To test the perceptron's ability to correctly diagnose new samples that it has never been trained on, divide the dataset into a training set and a testing set, each consisting of 275 patterns (one half of the dataset):
```
training_samples, training_targets = samples[0:275], diagnosis[0:275]
testing_samples, testing_targets = samples[275:550], diagnosis[275:550]
```
Next, create a perceptron with 30 input units and train it on the first half of the cancer dataset (the first 275 patterns). How many weight updates does it take to learn the training set? Next, test the performance of the trained perceptron on the remaining 275 testing patterns. What percentage of these novel patterns does the perceptron classify correctly? Perform this experiment five times, each time starting from new randomized weight and bias values, and compute the average of your results.

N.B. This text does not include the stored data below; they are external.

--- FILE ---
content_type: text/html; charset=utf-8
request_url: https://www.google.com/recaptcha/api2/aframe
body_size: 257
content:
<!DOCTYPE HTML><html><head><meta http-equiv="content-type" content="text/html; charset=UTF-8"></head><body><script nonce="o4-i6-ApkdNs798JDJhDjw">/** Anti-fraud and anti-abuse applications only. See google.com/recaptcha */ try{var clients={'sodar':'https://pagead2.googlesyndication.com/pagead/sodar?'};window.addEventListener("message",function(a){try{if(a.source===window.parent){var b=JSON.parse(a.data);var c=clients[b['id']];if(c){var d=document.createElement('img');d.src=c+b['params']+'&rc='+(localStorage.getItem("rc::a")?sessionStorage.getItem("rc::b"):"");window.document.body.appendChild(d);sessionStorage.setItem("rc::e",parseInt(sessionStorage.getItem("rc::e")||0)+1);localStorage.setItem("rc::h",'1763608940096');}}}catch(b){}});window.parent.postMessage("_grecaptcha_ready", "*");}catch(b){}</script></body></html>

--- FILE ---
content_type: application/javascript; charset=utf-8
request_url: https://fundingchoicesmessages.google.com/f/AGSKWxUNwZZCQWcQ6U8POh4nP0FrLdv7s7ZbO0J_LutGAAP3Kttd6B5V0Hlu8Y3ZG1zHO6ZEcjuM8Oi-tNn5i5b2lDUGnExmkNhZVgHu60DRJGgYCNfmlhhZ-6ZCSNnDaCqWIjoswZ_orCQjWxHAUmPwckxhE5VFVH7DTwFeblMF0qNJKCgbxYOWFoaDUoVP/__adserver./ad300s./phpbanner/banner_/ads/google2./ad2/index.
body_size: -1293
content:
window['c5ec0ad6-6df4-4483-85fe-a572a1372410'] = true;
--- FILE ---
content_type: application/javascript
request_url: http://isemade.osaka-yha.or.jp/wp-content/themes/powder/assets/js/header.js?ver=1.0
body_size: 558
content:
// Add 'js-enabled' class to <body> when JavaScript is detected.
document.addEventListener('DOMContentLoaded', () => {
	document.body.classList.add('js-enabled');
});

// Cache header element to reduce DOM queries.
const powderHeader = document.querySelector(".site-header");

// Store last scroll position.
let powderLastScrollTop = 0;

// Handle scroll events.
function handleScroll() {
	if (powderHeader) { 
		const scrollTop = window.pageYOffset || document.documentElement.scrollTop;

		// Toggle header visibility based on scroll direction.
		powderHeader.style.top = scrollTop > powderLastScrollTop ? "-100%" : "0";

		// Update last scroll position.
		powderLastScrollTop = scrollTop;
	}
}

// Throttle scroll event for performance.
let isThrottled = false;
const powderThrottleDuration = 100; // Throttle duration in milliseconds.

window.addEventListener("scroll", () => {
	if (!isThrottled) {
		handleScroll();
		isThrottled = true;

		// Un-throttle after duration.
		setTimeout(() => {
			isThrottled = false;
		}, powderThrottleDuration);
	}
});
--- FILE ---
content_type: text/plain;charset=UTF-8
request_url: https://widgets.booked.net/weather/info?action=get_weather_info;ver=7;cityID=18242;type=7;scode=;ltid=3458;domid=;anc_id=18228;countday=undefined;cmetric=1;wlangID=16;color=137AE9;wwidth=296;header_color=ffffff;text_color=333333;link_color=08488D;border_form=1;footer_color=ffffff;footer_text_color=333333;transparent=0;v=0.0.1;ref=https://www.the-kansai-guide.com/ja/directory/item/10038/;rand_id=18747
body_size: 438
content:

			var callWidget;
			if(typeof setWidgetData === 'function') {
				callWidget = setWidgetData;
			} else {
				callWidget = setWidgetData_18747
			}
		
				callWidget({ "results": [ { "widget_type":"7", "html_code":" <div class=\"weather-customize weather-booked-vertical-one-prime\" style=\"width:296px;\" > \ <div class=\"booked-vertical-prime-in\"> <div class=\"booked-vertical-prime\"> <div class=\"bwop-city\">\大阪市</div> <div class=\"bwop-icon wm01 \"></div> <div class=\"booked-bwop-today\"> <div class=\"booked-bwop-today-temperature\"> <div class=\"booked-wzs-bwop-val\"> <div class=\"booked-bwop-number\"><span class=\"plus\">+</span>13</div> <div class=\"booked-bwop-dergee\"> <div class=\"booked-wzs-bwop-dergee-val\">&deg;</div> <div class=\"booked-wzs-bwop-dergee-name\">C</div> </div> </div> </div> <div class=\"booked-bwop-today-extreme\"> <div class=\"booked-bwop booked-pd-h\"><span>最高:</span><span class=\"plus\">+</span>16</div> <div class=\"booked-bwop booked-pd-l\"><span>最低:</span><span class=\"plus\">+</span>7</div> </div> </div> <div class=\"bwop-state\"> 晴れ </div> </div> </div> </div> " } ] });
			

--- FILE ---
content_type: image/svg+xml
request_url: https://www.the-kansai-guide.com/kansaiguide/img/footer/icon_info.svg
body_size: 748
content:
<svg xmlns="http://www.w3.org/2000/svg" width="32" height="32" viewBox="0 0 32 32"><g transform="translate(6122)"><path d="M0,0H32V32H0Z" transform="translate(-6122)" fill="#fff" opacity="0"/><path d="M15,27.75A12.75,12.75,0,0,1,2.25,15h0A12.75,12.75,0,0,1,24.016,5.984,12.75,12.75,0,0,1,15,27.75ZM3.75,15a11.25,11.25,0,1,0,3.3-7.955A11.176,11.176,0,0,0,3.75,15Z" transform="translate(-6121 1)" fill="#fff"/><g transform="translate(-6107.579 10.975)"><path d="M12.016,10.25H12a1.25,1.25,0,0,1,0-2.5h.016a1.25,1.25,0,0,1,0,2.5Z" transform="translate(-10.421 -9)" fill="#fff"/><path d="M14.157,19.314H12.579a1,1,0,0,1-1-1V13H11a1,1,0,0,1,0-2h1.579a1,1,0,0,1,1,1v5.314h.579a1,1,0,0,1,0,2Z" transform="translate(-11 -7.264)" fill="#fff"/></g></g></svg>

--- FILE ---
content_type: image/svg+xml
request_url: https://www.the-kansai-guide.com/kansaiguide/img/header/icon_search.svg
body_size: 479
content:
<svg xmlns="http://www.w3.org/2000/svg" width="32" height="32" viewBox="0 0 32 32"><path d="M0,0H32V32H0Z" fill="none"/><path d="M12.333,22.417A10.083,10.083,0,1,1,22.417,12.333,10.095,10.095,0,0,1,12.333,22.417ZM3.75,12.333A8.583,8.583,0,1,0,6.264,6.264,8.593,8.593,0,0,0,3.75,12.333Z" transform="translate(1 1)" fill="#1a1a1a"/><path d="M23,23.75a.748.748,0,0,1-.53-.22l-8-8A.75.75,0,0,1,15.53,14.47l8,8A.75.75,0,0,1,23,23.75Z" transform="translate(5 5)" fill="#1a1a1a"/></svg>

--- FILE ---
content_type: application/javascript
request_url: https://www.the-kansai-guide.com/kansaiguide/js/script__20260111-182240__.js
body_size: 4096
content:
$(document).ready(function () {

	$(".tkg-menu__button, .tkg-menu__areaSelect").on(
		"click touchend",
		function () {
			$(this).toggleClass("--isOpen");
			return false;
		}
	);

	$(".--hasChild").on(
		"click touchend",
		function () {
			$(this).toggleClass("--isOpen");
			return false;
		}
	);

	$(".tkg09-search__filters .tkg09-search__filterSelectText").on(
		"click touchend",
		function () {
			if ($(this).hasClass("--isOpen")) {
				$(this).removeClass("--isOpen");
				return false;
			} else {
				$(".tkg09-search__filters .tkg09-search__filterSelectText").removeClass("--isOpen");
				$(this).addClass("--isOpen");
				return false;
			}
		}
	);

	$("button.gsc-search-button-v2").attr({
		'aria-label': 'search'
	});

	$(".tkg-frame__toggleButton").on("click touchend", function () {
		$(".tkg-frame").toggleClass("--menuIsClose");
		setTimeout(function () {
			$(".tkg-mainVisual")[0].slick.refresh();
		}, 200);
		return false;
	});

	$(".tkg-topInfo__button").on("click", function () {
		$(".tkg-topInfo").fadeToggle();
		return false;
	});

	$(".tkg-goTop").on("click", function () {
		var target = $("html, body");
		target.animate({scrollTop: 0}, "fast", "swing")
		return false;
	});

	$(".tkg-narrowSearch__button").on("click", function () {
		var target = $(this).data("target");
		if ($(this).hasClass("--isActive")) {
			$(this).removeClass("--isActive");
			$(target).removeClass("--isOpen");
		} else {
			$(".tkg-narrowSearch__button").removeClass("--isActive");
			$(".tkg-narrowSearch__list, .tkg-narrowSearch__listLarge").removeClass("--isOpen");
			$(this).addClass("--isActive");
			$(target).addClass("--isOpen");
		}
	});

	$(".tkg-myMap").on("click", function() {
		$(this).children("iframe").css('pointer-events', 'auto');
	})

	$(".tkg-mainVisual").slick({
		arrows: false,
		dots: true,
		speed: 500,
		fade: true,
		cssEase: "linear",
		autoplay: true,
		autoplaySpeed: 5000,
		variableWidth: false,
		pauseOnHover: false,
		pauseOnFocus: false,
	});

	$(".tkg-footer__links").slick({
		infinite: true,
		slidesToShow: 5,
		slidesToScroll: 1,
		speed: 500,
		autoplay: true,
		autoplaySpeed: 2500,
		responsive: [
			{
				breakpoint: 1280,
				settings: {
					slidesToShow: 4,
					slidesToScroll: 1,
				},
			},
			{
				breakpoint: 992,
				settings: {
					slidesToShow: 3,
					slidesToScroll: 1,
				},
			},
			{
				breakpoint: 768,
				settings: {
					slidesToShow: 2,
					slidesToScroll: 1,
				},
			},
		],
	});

Testing on the last 275 patterns in the dataset seems to always give 5 wrong patterns. Would this happen if the dataset were randomly shuffled before dividing it into training/testing sets? Try this out, being careful to keep the correct target values associated with the shuffled input patterns. You can use the reshuffle_dataset function (already defined for you) to reshuffle the input and target patterns while keeping them in sync.